A week after that call, yesterday Taufa said she and her family had evacuated to a relative’s house in Nuku’alofa. They were all safe, including Taufa’s sister, who had evacuated to a relative’s house after abandoning her shopping.

“I just needed to get in touch with her, to be sure she was safe. I was worried that I wouldn’t be able to because my phone was about to die. On the first ring she answered, thank God. She was on her way to my aunt’s house, she was safe … and then my phone died.

“We just thank God, it happened so fast, and we just thank God that we’re all safe.
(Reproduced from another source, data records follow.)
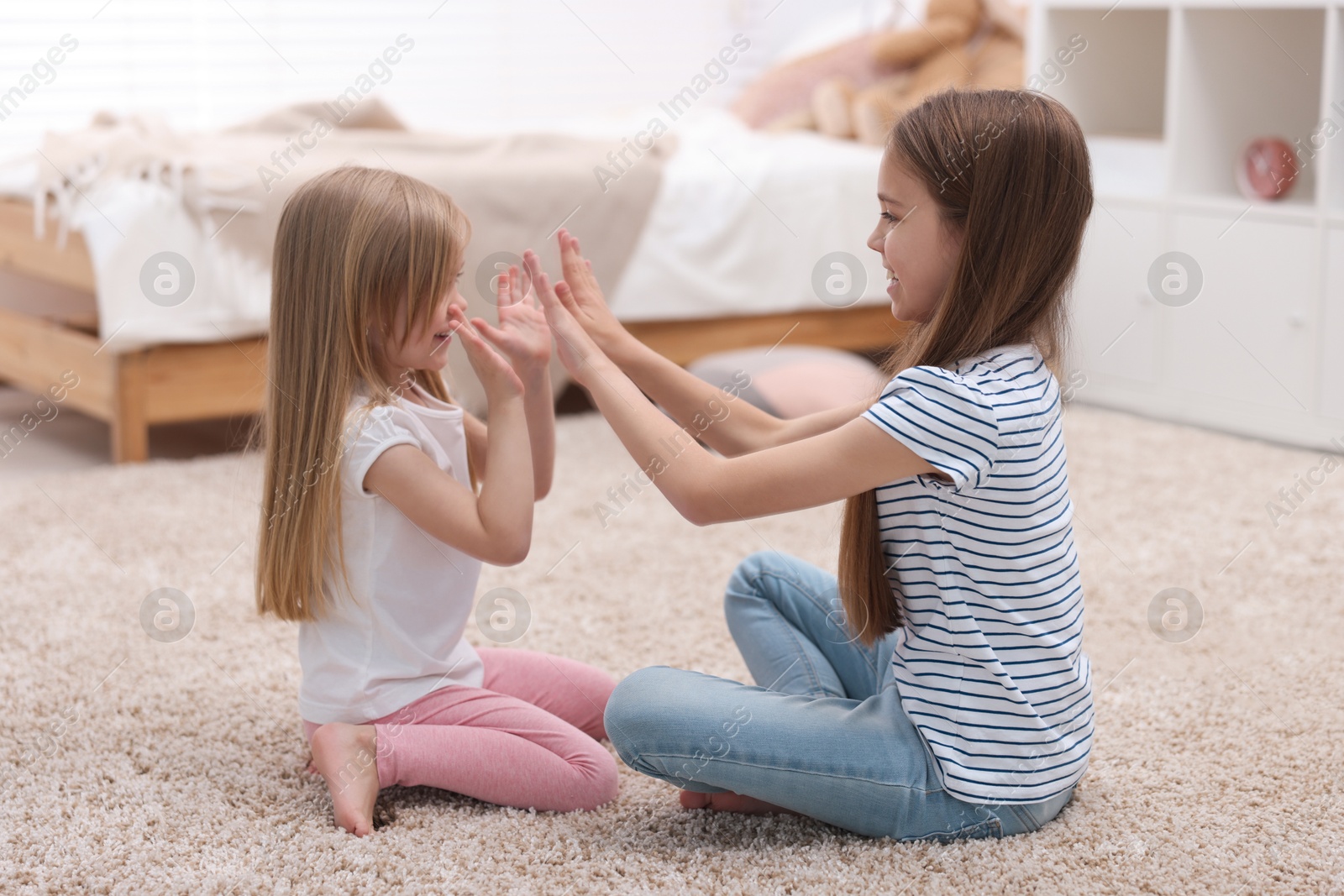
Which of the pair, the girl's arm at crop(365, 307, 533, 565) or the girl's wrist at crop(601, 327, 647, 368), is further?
the girl's wrist at crop(601, 327, 647, 368)

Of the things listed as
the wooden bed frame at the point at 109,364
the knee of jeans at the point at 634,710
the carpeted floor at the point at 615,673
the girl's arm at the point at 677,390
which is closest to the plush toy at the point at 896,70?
the wooden bed frame at the point at 109,364

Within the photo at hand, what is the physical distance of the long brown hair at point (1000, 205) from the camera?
0.85 metres

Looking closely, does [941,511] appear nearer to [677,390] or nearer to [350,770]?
[677,390]

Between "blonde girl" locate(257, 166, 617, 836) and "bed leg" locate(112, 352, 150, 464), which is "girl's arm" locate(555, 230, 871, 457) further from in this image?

We weren’t expecting this at all.”

Tafu Wolfgramm, who lives on Nuku’alofa, said some parts of Tonga still have no power, and the internet connection is down.

He said he was lucky because they had their power restored the day after the tsunami hit.

“Everything is slowly getting back to normal, people are shopping for tomorrow … Sundays are always an important day here in Tonga,” Wolfgramm said.

In the aftermath of Saturday’s destructive event, stories of survival and bravery have surfaced, including that of 57-year-old Tongan Aquaman, Lisala Folau, who swam 28 hours from Atata Island to Tongatapu, after the tsunami swept him out to sea.

Iliesa Tora, a former Fijian journalist living in Nuku’alofa said Tonga was lucky the devastation caused by the tsunami wasn’t as bad as that in Japan and Thailand.

He said hospitals have been getting inundated with people complaining of breathing problems because of the ash.

Shops had run out of water blasters and other cleaning equipment.

“We’ve been told to wear masks when we go outside, sunglasses to protect our eyes, and hats too if we can,” Tora said.

People were pitching in to help sweep the roads, and help each other out.

“But we need water, shops ran out on Monday and people have been asking for water over the radio. Yesterday the government advised that it’s safe to drink water from covered water catchments, so that’s helped a bit.”

Tora said that while life is slowly starting to get back to normal, there was still uncertainty about future eruptions.

“I don’t think people are feeling safe, there is worry that the eruptions may happen again and an even worse tsunami.

“What happened at least will help us prepare for what could happen again, and people are taking it very seriously now.”